_Work to be completed_. Every record that follows must be set down word for word.

[Start of section]

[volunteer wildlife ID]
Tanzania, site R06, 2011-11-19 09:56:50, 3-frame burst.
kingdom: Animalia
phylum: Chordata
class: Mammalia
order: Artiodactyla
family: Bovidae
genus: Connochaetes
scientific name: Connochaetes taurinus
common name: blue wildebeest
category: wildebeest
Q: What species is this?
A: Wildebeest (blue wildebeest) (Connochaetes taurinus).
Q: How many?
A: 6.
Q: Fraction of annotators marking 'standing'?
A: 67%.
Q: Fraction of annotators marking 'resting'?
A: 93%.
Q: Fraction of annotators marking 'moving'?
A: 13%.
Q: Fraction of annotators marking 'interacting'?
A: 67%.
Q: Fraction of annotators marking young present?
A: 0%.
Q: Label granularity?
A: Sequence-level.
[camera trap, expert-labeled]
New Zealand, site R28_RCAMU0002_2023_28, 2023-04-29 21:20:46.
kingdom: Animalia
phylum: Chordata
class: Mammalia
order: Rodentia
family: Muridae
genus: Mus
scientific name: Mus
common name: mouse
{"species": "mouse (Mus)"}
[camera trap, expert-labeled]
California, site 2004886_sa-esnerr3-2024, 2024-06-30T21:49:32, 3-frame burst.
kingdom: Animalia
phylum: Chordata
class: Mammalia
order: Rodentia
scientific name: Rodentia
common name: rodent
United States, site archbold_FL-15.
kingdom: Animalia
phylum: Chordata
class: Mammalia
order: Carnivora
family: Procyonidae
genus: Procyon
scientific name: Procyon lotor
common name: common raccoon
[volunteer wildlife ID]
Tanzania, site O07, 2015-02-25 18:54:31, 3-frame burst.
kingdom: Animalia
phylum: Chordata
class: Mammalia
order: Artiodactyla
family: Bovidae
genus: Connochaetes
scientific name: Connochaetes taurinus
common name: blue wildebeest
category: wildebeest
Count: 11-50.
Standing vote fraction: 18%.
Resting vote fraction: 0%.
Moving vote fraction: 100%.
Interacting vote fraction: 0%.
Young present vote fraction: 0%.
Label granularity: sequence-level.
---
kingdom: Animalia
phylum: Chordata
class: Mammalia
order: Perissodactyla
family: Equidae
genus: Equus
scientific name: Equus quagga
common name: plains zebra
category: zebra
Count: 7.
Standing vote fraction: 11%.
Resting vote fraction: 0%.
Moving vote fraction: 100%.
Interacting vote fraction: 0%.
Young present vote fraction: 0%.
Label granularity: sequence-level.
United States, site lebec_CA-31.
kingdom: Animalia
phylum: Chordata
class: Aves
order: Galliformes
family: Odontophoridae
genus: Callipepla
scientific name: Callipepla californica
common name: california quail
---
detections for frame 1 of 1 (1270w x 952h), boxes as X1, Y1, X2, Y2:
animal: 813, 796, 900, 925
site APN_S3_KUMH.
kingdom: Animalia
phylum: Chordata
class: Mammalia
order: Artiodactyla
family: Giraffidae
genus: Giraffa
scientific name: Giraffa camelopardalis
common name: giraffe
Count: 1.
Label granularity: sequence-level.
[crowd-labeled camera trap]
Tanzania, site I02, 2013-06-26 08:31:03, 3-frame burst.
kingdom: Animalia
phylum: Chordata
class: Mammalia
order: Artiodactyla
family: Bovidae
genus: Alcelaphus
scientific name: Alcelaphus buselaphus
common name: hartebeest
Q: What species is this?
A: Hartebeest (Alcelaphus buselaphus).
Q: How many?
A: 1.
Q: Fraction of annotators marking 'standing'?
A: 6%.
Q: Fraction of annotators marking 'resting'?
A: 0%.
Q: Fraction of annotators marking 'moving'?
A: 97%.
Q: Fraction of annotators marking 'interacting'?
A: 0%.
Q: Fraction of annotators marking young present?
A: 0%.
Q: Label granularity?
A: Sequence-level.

[End of section]

_Exercise response_.
[volunteer wildlife ID]
Tanzania, site R06, 2011-11-19 09:56:50, 3-frame burst.
kingdom: Animalia
phylum: Chordata
class: Mammalia
order: Artiodactyla
family: Bovidae
genus: Connochaetes
scientific name: Connochaetes taurinus
common name: blue wildebeest
category: wildebeest
Q: What species is this?
A: Wildebeest (blue wildebeest) (Connochaetes taurinus).
Q: How many?
A: 6.
Q: Fraction of annotators marking 'standing'?
A: 67%.
Q: Fraction of annotators marking 'resting'?
A: 93%.
Q: Fraction of annotators marking 'moving'?
A: 13%.
Q: Fraction of annotators marking 'interacting'?
A: 67%.
Q: Fraction of annotators marking young present?
A: 0%.
Q: Label granularity?
A: Sequence-level.
[camera trap, expert-labeled]
New Zealand, site R28_RCAMU0002_2023_28, 2023-04-29 21:20:46.
kingdom: Animalia
phylum: Chordata
class: Mammalia
order: Rodentia
family: Muridae
genus: Mus
scientific name: Mus
common name: mouse
{"species": "mouse (Mus)"}
[camera trap, expert-labeled]
California, site 2004886_sa-esnerr3-2024, 2024-06-30T21:49:32, 3-frame burst.
kingdom: Animalia
phylum: Chordata
class: Mammalia
order: Rodentia
scientific name: Rodentia
common name: rodent
United States, site archbold_FL-15.
kingdom: Animalia
phylum: Chordata
class: Mammalia
order: Carnivora
family: Procyonidae
genus: Procyon
scientific name: Procyon lotor
common name: common raccoon
[volunteer wildlife ID]
Tanzania, site O07, 2015-02-25 18:54:31, 3-frame burst.
kingdom: Animalia
phylum: Chordata
class: Mammalia
order: Artiodactyla
family: Bovidae
genus: Connochaetes
scientific name: Connochaetes taurinus
common name: blue wildebeest
category: wildebeest
Count: 11-50.
Standing vote fraction: 18%.
Resting vote fraction: 0%.
Moving vote fraction: 100%.
Interacting vote fraction: 0%.
Young present vote fraction: 0%.
Label granularity: sequence-level.
---
kingdom: Animalia
phylum: Chordata
class: Mammalia
order: Perissodactyla
family: Equidae
genus: Equus
scientific name: Equus quagga
common name: plains zebra
category: zebra
Count: 7.
Standing vote fraction: 11%.
Resting vote fraction: 0%.
Moving vote fraction: 100%.
Interacting vote fraction: 0%.
Young present vote fraction: 0%.
Label granularity: sequence-level.
United States, site lebec_CA-31.
kingdom: Animalia
phylum: Chordata
class: Aves
order: Galliformes
family: Odontophoridae
genus: Callipepla
scientific name: Callipepla californica
common name: california quail
---
detections for frame 1 of 1 (1270w x 952h), boxes as X1, Y1, X2, Y2:
animal: 813, 796, 900, 925
site APN_S3_KUMH.
kingdom: Animalia
phylum: Chordata
class: Mammalia
order: Artiodactyla
family: Giraffidae
genus: Giraffa
scientific name: Giraffa camelopardalis
common name: giraffe
Count: 1.
Label granularity: sequence-level.
[crowd-labeled camera trap]
Tanzania, site I02, 2013-06-26 08:31:03, 3-frame burst.
kingdom: Animalia
phylum: Chordata
class: Mammalia
order: Artiodactyla
family: Bovidae
genus: Alcelaphus
scientific name: Alcelaphus buselaphus
common name: hartebeest
Q: What species is this?
A: Hartebeest (Alcelaphus buselaphus).
Q: How many?
A: 1.
Q: Fraction of annotators marking 'standing'?
A: 6%.
Q: Fraction of annotators marking 'resting'?
A: 0%.
Q: Fraction of annotators marking 'moving'?
A: 97%.
Q: Fraction of annotators marking 'interacting'?
A: 0%.
Q: Fraction of annotators marking young present?
A: 0%.
Q: Label granularity?
A: Sequence-level.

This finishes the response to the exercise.